Thanks for the downloads, N-drju. I've been doing some tests with your files and discovered some things which might help.
To reduce noise, reset transparency to 1 and reduce the lightsource intensity. Transparency controls the surface transparency, not the transparency of the whole object. Before the subsurface scattering can do anything, light has to pass through the surface, so 1 is a good value for this. Increasing transparency makes the object much brighter so now you need to reduce your light intensity. Your scene had light source intensity 6 and I reduced it to 1. Now it renders with less noise.
Quote from: N-drju on January 07, 2020, 02:29:02 PMI am also confused by the fact that the light in the final picture is apparently handled in a an absurd way. Just take a look at the picture - while the waxy surface is being lit up much better than the few last times, the "burnout rim" of the candle stays completely black... And this is all just a single, uniform object...

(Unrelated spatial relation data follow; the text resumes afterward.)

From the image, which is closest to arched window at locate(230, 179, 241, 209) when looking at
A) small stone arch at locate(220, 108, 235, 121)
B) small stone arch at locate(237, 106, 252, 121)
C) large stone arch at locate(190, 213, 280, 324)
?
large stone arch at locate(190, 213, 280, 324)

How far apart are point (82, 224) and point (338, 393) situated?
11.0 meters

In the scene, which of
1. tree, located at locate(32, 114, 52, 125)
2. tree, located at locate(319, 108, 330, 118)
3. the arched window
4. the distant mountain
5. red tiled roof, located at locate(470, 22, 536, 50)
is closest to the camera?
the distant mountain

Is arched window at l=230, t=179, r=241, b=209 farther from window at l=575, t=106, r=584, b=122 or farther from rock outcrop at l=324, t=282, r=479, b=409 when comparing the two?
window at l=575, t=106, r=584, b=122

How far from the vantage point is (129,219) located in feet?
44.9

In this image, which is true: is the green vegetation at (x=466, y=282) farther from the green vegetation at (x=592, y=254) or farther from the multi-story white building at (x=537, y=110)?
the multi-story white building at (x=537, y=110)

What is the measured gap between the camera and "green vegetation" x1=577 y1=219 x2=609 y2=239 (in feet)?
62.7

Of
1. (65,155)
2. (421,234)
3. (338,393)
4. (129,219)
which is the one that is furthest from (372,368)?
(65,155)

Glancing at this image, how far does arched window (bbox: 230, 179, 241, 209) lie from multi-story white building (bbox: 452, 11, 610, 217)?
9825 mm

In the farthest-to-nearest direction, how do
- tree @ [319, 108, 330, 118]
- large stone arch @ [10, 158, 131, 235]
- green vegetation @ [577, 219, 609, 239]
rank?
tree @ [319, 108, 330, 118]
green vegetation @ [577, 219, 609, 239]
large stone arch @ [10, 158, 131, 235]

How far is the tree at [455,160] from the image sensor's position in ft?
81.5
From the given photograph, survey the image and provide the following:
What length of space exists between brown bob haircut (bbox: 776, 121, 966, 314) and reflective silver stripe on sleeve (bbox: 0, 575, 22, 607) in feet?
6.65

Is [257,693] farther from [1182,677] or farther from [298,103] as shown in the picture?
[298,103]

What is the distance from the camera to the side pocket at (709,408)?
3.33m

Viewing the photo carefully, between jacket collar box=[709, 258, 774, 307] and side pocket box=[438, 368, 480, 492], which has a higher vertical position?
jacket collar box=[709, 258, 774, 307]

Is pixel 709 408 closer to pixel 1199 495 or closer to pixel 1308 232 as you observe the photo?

This can be improved by changing Lighting Method in PT to "Subsurface scatter in all directions (BETA)". There will still be a sharp line where the candle transitions from the thin rim to the flat section in the middle, but it can be improved by making some more changes.
Increase the specular roughness to 0.8. This scatters the rays entering the wax. It also affects the specular reflections though, so if you need additional sheen on the outer surface you can follow this shader with another reflective shader.
To soften this edge even more, I think you'll need to create wider rim and perhaps more rounded at the bottom. I would also try to round off the edge of the rim because the razor thinness causes the edge to be too transparent. Imagine it is smokey glass that comes to a razor thin edge - this will not scatter any light (EDIT: actually this isn't so bad after making other changes to the shader).